Gönül ne isterdi biliyor musun sevgili dostum? Türkiye'de kardeşlik bağlarını güçlendiren bir siyaset, evrensel ahlâk anlayışı, uluslararası alanda göğsümüzü kabartarak "Ben Türk 'üm diyebilmek, savaş karşıtı gösteriler yapan bir halk, haksızlıklara karşı bilinçli ve örgütlü bir toplum, dünyanın en iyi üniversitelerinin arasında yer alan üniversitelerimiz, özgürce düşüncelerini paylaşan sivil toplum örgütleri, ahlaklı, donanımlı ve çalışkan bir gençlik, zor zamanlarda ülkenin varlığı ve dirliği için siyasi gelişmeyi bir tarafa bırakarak bir araya gelebilen siyasal partiler, hukuk sisteminin ve ordunun dosta düşmana güven vermesi, okullarda ümitli, heyecanlı ve hayalleri olan enerjik bir gençlik, gelir paylaşımında adaletsizliklerin en aza indirilmesi, tarım alanları ve fabrikalarıyla zevkle üreten girişimcilerimiz, ürettiklerini piyasa arz edip "Allah binbir bereket versin!" diyen üreticilerimiz, alınterinin karşılığını fazlasıyla alan işçilerimiz, arı ve karınca gibi çalışıp evine ekmek götüren esnafımız, halkla bütünleşen belediyelerimiz, ne yaparsa yapsın her şey vatan için deyip aklını ve mantığını kullanan siyasetçilerimiz, demokrasi bilincini geliştirmek için yola çıkmış aydınlarımız, çocukları, kadınları ve yaşlıları koruyan erkeklerimiz, "yeter ki üretin!" diyerek halkı teşvik eden hükümetlerimiz, adaletten ayrılmayan mahkemelerimiz, toplumsal barışı ve esenliği sağlamak için canla başla çalışan fikir adamlarımız ve filozoflarımız...Daha da önemlisi dinimizi anlatırken, ikiyüzlülükten ve samimiyetsizlikten kurtulmuş din adamlarımızı; söyledikleri ve vaat ettikleriyle yaptıkları arasında uçurum  olmayıp halka karşı dürüst olan siyasetçilerimizi ve devlet adamlarımızı çok izledik sevgili dostum; çok özledik...!

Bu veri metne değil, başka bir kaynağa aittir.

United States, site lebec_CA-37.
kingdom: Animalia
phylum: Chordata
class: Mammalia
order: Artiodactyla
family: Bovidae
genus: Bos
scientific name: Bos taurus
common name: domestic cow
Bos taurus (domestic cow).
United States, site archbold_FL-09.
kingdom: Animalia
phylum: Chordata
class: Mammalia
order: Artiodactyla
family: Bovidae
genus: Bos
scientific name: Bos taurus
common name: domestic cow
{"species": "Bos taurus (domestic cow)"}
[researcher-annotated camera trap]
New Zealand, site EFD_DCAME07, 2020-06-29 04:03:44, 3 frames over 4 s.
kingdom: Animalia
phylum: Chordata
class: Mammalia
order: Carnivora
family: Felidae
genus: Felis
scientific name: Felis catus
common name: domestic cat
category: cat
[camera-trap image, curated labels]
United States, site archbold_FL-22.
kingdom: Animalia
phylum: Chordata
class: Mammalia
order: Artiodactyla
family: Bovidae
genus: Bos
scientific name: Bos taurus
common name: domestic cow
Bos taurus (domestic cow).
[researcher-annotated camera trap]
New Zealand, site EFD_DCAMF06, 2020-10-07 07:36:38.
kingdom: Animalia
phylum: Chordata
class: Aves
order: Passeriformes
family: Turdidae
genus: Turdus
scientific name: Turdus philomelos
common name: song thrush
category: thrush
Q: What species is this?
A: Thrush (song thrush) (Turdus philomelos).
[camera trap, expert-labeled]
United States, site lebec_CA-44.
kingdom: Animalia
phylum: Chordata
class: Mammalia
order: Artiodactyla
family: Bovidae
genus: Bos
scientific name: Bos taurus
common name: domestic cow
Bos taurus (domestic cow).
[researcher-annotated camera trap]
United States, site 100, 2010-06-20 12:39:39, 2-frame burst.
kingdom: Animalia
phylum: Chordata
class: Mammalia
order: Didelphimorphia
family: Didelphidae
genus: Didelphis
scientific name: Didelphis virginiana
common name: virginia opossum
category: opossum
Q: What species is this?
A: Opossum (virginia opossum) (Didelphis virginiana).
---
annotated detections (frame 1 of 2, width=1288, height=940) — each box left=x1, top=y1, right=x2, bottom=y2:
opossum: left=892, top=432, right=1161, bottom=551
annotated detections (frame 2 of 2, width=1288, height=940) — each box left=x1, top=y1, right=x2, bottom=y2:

Velhasılı kelam; "pınar baştan bulanır" şarkısının verdiği  mesaji anladığımızda, bütün  işlerimizi, kör topallıktan veya sistemsizlikten kurtardığımızda ve daha da önemlisi bütün dünyada "Türkler, dürüst, ahlâklı çalışkan  insanlardır" dedirttiğimizde, ancak müreffeh bir ülke veya adam gibi adamlar olacağız...Her defasında, "Ne mutlu Türküm diyene!" ve "işte gerçek Müslümanlık budur! " dedirtecek işlere imza attığımızda, göğsümüz kabaracak ve ülkemizle gurur duyacağız. Elbette olacak, buna inanıyoruz! Her şeyden önce, özgür olmak istiyorsan, düşüncenin son noktasına kadar seyahat etmekten korkma sevgili dostum; korkma!